STATED EXERCISE:
Reproduce, word for word, the stretch of the records below from the line containing "As shown in" through the end of the records.

RECORDS FOR PROCESSING:
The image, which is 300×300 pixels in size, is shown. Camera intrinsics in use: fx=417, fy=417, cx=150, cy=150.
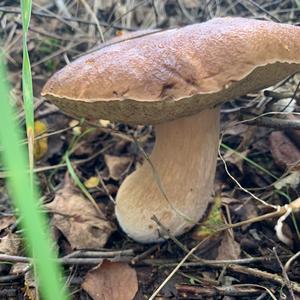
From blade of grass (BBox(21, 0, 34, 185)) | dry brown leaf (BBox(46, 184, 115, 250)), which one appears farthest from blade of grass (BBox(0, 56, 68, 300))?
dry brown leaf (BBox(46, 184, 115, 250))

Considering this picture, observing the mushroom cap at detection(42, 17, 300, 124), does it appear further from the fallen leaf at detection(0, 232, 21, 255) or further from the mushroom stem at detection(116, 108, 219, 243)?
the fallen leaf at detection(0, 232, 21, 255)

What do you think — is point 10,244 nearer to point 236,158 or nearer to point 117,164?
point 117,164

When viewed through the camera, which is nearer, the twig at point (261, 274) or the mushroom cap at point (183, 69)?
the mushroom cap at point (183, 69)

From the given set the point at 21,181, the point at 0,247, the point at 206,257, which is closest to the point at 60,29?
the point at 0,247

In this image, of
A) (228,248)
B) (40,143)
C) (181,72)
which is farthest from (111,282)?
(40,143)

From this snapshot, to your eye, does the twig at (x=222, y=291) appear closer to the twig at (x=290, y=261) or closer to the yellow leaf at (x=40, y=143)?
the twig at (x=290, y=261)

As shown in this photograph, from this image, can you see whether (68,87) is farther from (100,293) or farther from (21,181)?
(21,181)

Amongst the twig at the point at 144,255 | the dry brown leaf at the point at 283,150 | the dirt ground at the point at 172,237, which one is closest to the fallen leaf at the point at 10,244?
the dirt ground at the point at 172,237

RESULT:
As shown in this photograph, from this image, can you see whether (68,87) is farther from (100,293) or farther from (21,181)?
(21,181)

Amongst the twig at the point at 144,255 | the dry brown leaf at the point at 283,150 | the dirt ground at the point at 172,237, which one is closest to the fallen leaf at the point at 10,244?
the dirt ground at the point at 172,237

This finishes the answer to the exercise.